[Data items]
=-=-=

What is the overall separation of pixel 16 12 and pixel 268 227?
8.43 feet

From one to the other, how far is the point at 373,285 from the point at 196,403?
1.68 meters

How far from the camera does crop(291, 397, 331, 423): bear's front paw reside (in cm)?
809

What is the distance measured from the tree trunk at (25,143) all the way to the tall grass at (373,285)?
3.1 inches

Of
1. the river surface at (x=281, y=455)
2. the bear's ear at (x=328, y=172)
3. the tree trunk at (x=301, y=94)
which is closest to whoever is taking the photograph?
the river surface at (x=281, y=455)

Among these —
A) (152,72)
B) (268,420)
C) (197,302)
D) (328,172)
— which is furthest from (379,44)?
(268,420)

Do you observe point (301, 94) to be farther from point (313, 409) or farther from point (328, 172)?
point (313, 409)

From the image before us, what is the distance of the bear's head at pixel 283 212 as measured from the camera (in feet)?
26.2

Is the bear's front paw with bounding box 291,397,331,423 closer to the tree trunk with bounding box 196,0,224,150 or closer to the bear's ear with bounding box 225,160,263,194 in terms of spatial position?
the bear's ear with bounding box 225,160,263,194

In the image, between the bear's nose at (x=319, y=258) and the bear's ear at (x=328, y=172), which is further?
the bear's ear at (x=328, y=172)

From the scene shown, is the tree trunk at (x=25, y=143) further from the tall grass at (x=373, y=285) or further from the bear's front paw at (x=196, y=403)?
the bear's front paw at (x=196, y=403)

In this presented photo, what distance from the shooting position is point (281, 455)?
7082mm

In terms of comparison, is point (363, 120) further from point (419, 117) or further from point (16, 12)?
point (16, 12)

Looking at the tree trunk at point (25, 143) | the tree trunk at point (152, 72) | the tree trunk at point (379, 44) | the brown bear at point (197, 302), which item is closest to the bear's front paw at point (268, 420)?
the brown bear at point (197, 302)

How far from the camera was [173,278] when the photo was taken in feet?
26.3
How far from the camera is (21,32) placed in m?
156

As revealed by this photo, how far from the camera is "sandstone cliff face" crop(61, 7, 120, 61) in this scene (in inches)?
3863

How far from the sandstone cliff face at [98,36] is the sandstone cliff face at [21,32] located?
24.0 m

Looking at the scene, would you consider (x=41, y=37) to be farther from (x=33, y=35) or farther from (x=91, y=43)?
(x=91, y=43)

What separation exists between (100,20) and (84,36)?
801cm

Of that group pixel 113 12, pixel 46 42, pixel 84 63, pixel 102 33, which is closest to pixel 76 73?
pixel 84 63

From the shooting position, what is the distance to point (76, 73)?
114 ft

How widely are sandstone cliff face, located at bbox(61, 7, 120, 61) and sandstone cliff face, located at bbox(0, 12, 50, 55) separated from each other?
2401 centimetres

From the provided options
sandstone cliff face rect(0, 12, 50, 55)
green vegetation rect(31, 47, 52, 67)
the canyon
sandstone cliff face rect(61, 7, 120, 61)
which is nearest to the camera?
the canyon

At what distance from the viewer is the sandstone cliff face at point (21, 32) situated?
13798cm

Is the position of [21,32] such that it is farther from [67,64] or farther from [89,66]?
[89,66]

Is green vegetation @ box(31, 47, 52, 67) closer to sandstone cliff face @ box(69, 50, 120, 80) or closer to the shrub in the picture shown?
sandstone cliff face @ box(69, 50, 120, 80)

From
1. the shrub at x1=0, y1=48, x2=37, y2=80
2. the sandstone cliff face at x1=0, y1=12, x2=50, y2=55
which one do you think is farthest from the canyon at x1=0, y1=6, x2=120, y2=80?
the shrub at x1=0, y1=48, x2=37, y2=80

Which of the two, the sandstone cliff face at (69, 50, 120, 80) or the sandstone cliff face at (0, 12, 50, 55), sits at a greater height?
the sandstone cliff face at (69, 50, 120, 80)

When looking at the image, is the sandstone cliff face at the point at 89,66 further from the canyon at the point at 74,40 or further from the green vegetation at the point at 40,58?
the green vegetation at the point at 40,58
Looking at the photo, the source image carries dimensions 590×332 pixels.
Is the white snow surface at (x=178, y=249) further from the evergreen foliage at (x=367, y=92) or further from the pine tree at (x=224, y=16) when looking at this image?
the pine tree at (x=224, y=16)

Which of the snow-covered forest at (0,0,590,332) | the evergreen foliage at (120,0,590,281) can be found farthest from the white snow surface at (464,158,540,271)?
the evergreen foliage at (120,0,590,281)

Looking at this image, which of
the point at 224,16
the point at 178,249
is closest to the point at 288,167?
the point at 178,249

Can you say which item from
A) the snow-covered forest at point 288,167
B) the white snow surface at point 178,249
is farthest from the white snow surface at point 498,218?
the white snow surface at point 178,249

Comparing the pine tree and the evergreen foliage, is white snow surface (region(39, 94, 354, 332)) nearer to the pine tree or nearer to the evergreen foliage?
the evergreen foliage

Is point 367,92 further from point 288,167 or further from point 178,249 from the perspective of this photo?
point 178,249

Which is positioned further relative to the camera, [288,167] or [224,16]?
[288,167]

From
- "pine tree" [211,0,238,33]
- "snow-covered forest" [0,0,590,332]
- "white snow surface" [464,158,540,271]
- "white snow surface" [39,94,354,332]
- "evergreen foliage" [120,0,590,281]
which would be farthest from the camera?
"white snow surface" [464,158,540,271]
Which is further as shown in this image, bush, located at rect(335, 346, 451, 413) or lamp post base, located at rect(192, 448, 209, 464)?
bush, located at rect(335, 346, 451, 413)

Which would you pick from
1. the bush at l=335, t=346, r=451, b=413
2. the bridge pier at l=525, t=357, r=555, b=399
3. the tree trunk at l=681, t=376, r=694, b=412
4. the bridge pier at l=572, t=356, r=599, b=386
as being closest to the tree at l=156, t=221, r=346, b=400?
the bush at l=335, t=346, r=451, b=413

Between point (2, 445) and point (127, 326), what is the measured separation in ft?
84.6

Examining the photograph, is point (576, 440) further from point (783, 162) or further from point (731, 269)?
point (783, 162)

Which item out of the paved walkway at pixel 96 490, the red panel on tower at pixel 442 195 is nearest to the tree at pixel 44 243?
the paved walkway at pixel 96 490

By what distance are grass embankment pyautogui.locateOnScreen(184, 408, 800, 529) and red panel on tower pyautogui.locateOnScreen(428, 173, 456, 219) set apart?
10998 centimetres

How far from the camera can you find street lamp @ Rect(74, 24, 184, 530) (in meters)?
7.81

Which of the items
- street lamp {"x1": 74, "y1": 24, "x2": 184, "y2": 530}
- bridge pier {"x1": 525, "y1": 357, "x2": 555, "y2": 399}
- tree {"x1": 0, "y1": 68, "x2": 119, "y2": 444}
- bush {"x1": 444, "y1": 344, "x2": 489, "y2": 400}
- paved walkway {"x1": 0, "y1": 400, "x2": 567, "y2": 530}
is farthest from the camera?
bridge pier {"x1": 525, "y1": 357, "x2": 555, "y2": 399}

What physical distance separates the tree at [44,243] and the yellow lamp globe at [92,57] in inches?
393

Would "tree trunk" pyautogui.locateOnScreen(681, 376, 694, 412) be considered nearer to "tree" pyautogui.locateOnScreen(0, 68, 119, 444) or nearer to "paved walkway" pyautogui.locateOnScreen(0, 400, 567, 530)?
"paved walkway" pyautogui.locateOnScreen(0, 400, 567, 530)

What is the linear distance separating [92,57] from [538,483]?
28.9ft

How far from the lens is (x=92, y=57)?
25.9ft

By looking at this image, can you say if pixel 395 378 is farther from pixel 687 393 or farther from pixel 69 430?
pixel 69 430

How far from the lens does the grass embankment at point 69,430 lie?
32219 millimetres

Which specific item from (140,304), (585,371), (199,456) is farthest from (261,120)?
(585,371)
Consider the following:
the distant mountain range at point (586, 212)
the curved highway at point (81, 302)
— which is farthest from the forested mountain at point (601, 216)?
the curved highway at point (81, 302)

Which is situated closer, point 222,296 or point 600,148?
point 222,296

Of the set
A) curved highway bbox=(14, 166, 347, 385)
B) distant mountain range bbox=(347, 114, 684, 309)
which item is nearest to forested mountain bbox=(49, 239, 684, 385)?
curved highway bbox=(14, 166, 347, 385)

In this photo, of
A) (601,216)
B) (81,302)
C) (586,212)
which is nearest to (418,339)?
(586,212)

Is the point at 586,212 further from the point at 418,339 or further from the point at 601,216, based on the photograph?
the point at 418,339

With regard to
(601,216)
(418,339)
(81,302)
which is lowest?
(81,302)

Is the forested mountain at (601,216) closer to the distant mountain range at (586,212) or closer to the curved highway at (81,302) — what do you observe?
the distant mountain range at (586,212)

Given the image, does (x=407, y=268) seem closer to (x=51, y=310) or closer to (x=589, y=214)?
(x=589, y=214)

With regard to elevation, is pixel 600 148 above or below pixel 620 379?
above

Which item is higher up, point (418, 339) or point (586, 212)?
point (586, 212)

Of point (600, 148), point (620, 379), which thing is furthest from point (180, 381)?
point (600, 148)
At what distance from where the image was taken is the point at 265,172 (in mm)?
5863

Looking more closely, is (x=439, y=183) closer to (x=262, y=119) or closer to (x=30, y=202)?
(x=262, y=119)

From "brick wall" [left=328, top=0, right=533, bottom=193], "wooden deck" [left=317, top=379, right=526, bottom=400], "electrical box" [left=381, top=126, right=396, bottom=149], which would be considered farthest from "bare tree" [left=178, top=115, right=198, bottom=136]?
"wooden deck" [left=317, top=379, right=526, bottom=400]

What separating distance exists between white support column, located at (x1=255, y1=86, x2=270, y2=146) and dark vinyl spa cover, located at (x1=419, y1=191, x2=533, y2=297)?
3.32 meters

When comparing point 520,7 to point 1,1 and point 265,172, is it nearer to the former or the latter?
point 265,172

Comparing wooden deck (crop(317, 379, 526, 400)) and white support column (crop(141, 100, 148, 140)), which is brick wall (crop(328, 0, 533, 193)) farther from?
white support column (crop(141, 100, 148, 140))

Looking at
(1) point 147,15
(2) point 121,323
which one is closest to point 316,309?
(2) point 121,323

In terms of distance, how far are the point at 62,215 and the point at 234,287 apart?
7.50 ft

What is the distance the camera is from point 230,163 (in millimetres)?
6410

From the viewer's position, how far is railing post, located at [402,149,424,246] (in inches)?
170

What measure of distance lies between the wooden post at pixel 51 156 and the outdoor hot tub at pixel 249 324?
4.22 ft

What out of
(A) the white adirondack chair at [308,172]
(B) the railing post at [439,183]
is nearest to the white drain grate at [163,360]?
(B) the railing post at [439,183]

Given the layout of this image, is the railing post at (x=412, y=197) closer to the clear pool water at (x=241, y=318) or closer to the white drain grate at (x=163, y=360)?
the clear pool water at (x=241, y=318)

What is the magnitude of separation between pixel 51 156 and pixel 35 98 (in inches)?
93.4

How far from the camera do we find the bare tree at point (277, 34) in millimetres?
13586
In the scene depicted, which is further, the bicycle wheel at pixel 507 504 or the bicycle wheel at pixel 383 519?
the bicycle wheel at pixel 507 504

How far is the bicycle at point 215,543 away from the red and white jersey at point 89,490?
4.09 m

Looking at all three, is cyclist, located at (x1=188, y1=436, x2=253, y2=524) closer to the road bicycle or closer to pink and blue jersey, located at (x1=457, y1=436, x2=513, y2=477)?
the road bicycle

=-=-=

## Exercise requirements
Write out only what runs from the line holding "What is the distance the" through the last line of the records, exactly as shown.

## Exercise result
What is the distance the camera is from point 230,163 (in millimetres)?
6410

From the viewer's position, how far is railing post, located at [402,149,424,246] (in inches)?
170

What measure of distance lies between the wooden post at pixel 51 156 and the outdoor hot tub at pixel 249 324?
4.22 ft

What out of
(A) the white adirondack chair at [308,172]
(B) the railing post at [439,183]
is nearest to the white drain grate at [163,360]?
(B) the railing post at [439,183]

Given the layout of this image, is the railing post at (x=412, y=197) closer to the clear pool water at (x=241, y=318) or closer to the white drain grate at (x=163, y=360)?
the clear pool water at (x=241, y=318)

What is the magnitude of separation between pixel 51 156 and pixel 35 98 (in inches)?
93.4

How far from the camera do we find the bare tree at point (277, 34) in millimetres?
13586
In the scene depicted, which is further, the bicycle wheel at pixel 507 504 or the bicycle wheel at pixel 383 519?
the bicycle wheel at pixel 507 504

How far is the bicycle at point 215,543 away from the red and white jersey at point 89,490?
4.09 m

Looking at all three, is cyclist, located at (x1=188, y1=436, x2=253, y2=524) closer to the road bicycle or closer to pink and blue jersey, located at (x1=457, y1=436, x2=513, y2=477)?
the road bicycle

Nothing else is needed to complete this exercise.